C'est vêtu en femme, et plus précisément en petite fille, portant barrette dans les cheveux et tenues criardes à volants, qu'il a accepté en 2003 ce prix ayant récompensé des artistes comme Anish Kapoor ou Gilbert & George.
"Le plus intéressant, c'est mon travail. Le reste, c'est la cerise sur la gâteau", souligne le Londonien, à l'honneur pour la première fois en France à travers l'exposition "Vanité, identité, sexualité" (à partir de vendredi) à la Monnaie de Paris.
Marié à une psychothérapeute, père de famille, Grayson Perry aime à se raconter: de son enfance avec un beau-père violent à ses premières expériences de travestissement à 12 ans en passant par la fabrication de ses robes, il n'élude rien.
Et pourtant, "je cache ma sincérité et la profondeur de mes émotions comme ont l'habitude de le faire les Anglais", dit-il.
Son travail comme sa personne invitent à aller au-delà des apparences et à s'interroger sur les représentations. Sans surprise, l'identité masculine est un de ses sujets fétiches. Il aborda le thème dans son programme télévisé "Who are we ?" diffusé sur Channel 4 puis dans son livre "The descent of man", sorti en 2016.
- Décoratif et politique -
"Il est temps que les hommes se taisent et écoutent un peu", estime celui qui invite aussi ses pairs à baisser la garde et à travailler sur leurs émotions.
Ses oeuvres (céramiques, tapisseries, sculptures) sont à la fois pop et grinçantes, avec pour personnage récurrent Alan Measles, son ours en peluche, qui est aussi son avatar sur Twitter. Sur le réseau social, Grayson Perry se décrit comme producteur, travesti, conférencier, fan de peluches, accro à la télévision et amateur de deux roues.
"Je suis tout cela à la fois". Et notamment un talentueux céramiste, l'activité qui l'a fait connaître et lui a valu le Turner Prize. "Il était temps qu'un potier travesti (le) remporte", avait-il lancé, dans l'enceinte de la Tate Britain, en recevant la récompense.
C'est dans les années 80 que Grayson Perry, tournant le dos à sa famille et à son Essex natal, se lance dans la céramique, dont il va se servir pour décrire des scènes souvent à caractère sexuel ou en lien avec l'enfance.

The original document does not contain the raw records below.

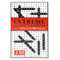 Extreme Word Search (With 300 Puzzles) by Parragon Books, 9781680524741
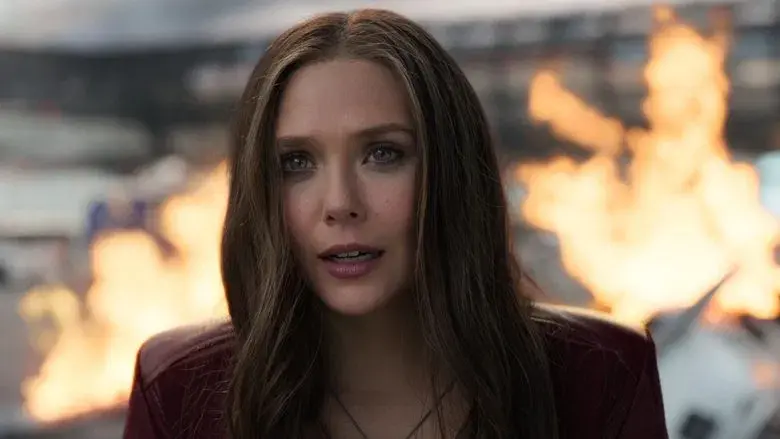 Capitán América: Civil War - Fondo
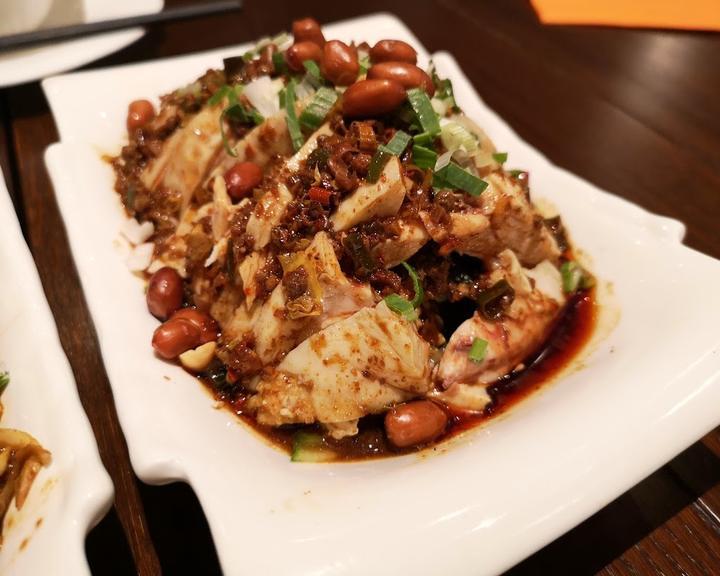 Restaurant Yulan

La céramique, "c'est le voisin d'à côté, c'est provincial" pour le monde de l'art, s'amuse Grayson Perry, qui aime se distinguer sans pour autant être à l'avant-garde.
"Mon travail est à la fois décoratif, politique, humoriste et traditionnel car je copie souvent des objets vus dans les musées", explique-t-il.
A l'image de ces immenses tapisseries revisitées où en anthropologue, il analyse les comportements de ses concitoyens.
Excédé par le Brexit - "une perte de temps et d'argent, personne n'y gagne rien, gronde-t-il" -, il a lancé en janvier 2017 un appel au public pour l'aider à créer des vases représentant les partisans du maintien dans l'UE et ses opposants.
Au final, cela a donné naissance à "Matching Pair", deux vases de loin assez semblables, sur lesquels apparaissent Nigel Farage, Gary Lineker mais aussi du bacon et des tasses de thé, signe peut-être que les deux camps ont plus en commun qu'ils veulent bien le croire.